Chris - Obviously you don’t go building sandcastles in the laboratory very often, or do you? Is there not say a computer model that you could build for these sorts of interactions in order to work out how much sand to add to your cement, and how runny it’s going to be, or how likely the hillside is likely to collapse if we have a heavy rainfall for example?

Matthew - Famously, there are an awful lot of grains of sand on a beach, so it’s very hard to be able to computer model that includes all of them, or even any significant number. In this tube there’s going to be about a million, at least, grains of sand and you can’t build a computer model that takes all of the physics into account for every one of them. So sometimes we have to do actual experiments just to work out the basic physics that are going on.

Chris - It’s good old fashioned leg work, and spade work then.

Chris: Thank you Matthew Arran, from Cambridge University.
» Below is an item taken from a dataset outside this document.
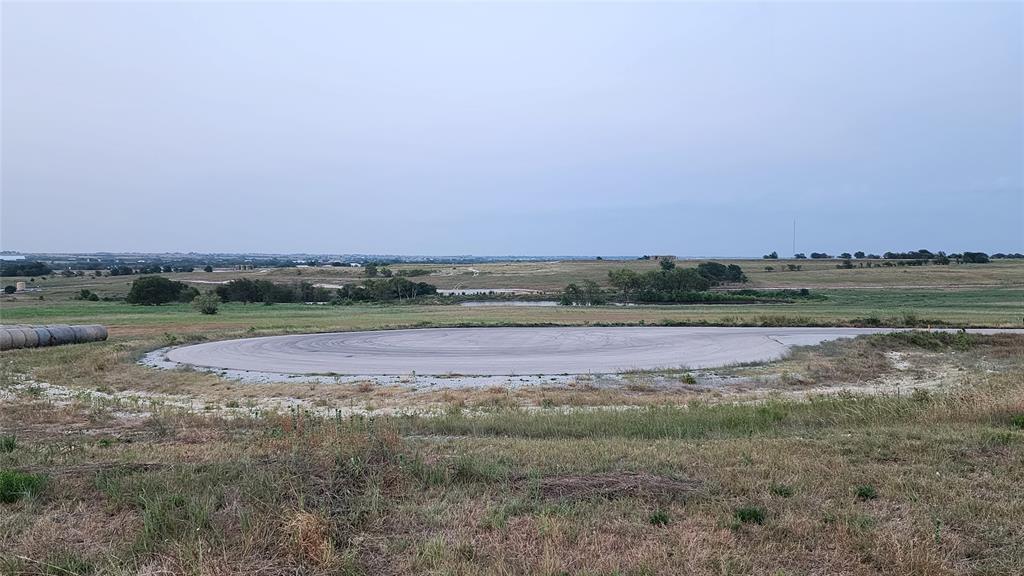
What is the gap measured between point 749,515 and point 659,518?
0.91m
Chris - That’s the science of actual granular materials Danni, but what about the biology of the sands and sediments, that’s pretty important too surely?

Danni - It’s really important actually. It’s been estimated that in just less than one gram of sand there’s over 2,000 different species of microbes. Which isn’t really surprising if you think about it. There’s probably even more in mud. But these microbes actually excrete extracellular polymeric substances and these help to cement and glue together the sand grains, which is really important for stabilising sediments. This is why they’re trying to stop people from driving four wheel drives over sandy beaches because it breaks this bond, and means it can lead to more erosion as well.

Chris - The sea doesn’t do that itself when the tide comes in?

Danni - It does as well but further up on the shore where you only get the tide reaching at really high tides, it’s quite important to have stabilised sediments.